*** Begin section ***
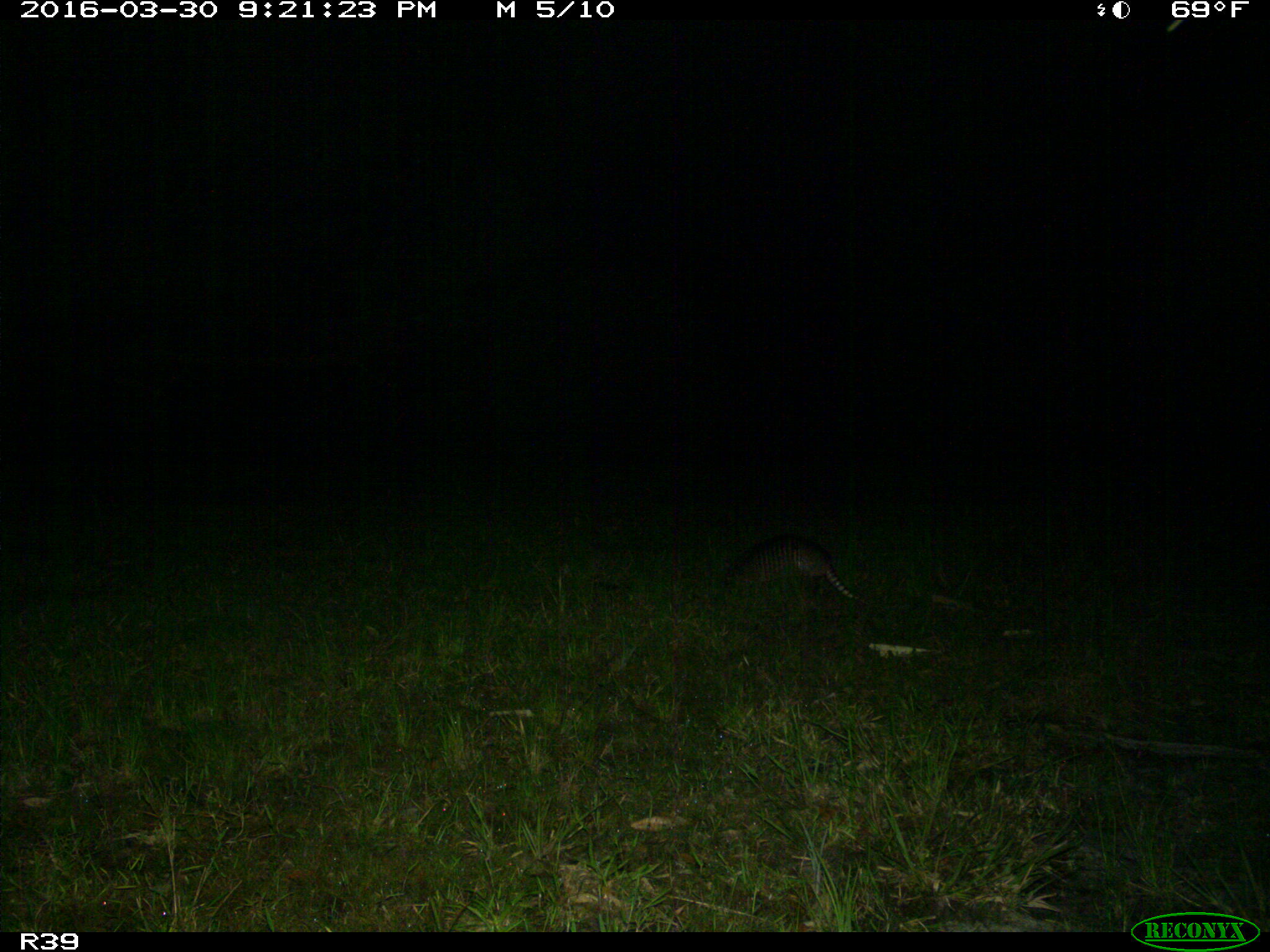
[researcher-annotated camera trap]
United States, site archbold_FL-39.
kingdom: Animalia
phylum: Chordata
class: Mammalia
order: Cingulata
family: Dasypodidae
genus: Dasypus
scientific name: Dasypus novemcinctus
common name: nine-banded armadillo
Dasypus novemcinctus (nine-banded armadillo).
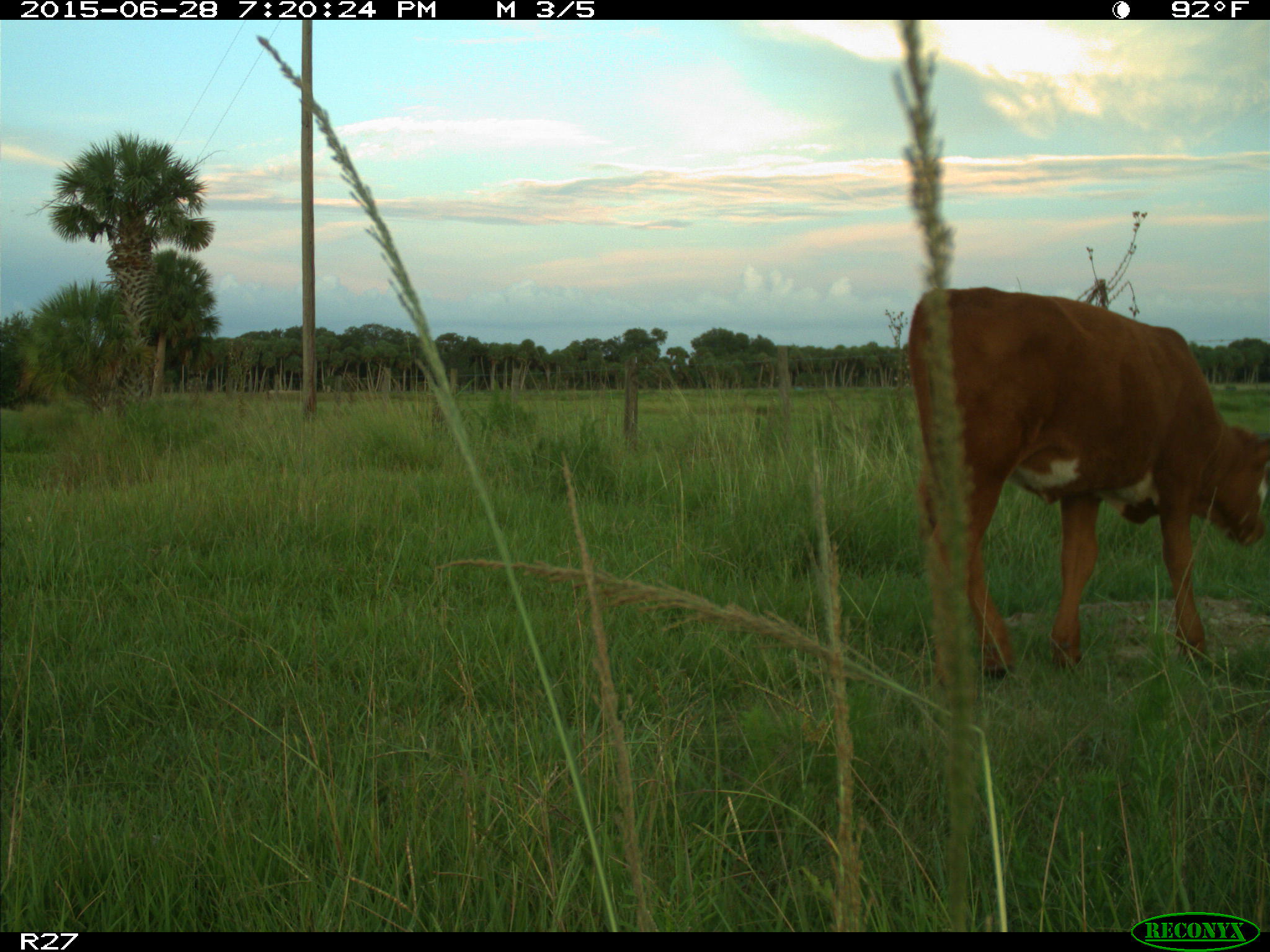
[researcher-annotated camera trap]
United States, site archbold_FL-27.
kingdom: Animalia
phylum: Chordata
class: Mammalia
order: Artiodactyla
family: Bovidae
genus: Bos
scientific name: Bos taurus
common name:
*** End section ***
*** Begin section ***
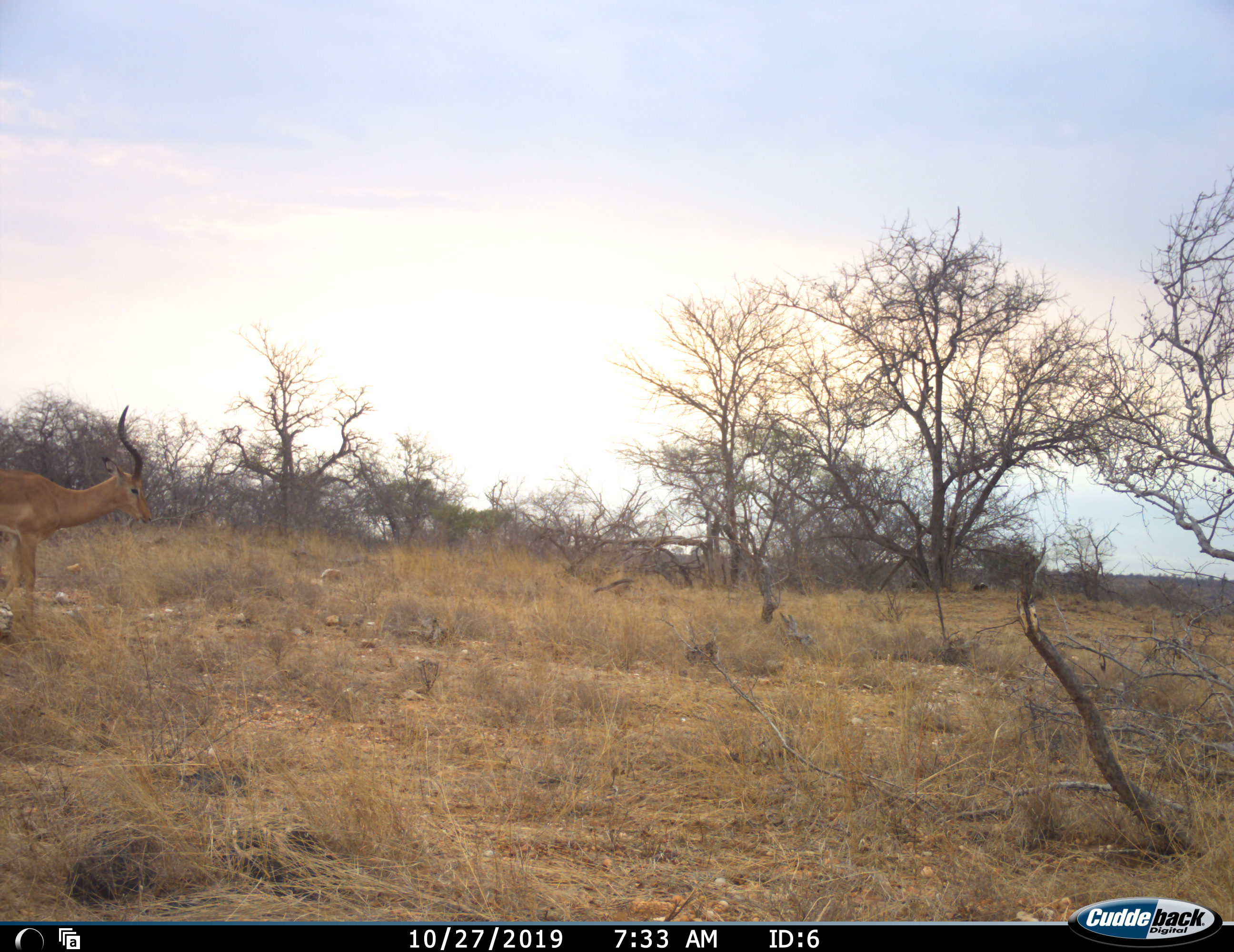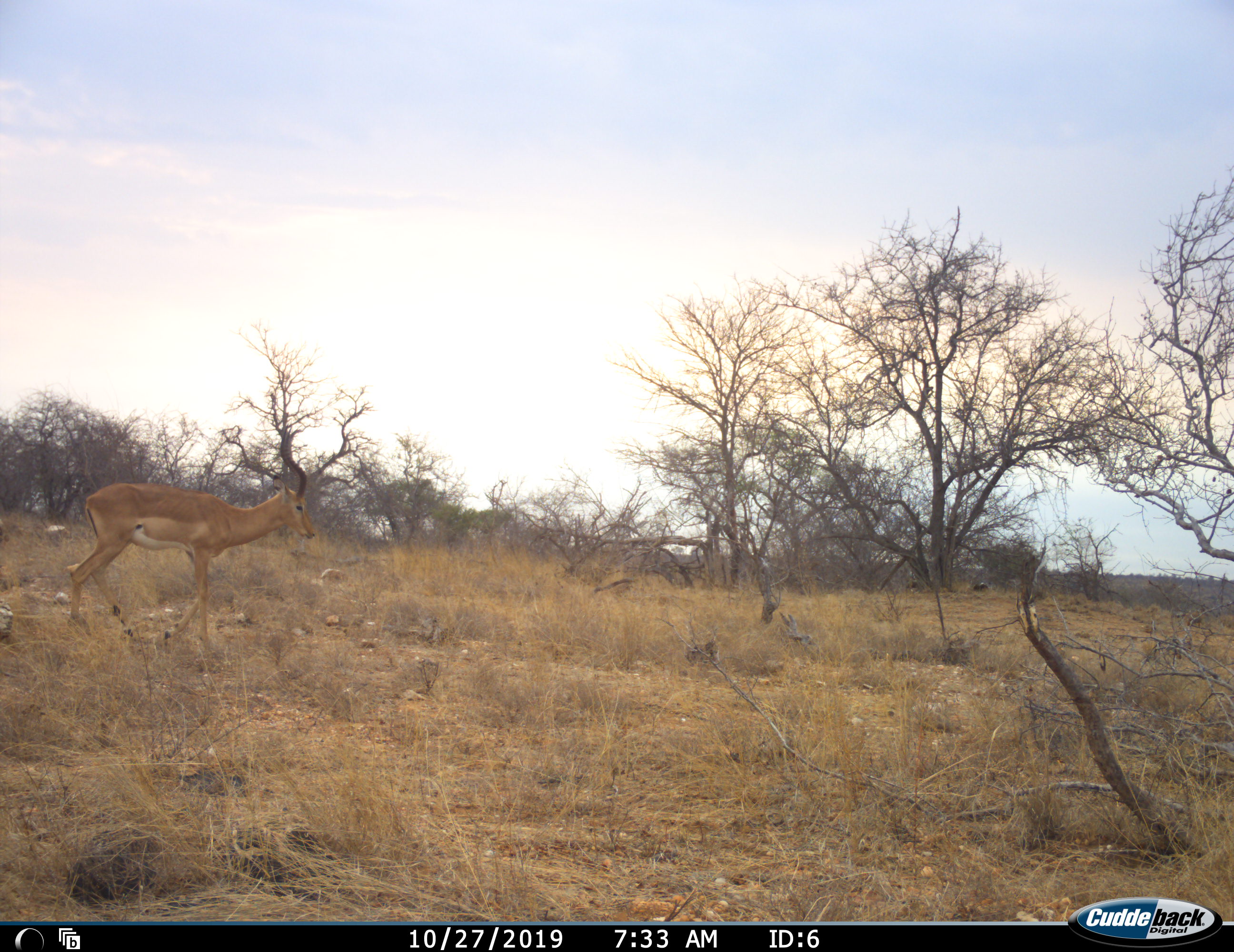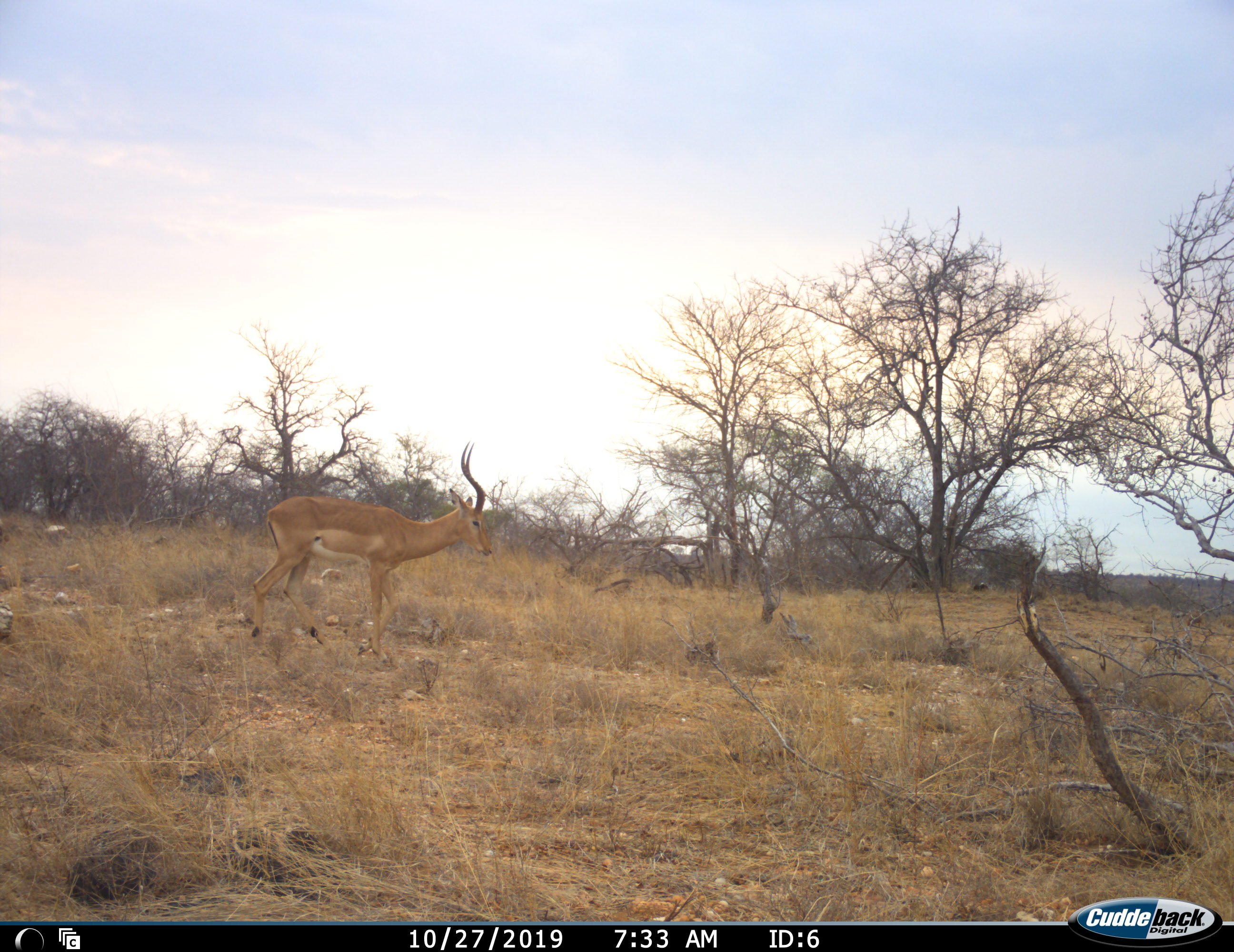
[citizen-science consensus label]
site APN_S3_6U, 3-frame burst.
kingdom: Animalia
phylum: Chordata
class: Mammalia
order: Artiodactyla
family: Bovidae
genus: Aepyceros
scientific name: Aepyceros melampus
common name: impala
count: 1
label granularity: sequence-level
*** End section ***
— What is being asked —
Only the lines from the one containing "genus: Aepyceros" through the one containing "label granularity: sequence-level" are to be retyped, both boundary lines included, with no other material.

— Response to the task —
genus: Aepyceros
scientific name: Aepyceros melampus
common name: impala
count: 1
label granularity: sequence-level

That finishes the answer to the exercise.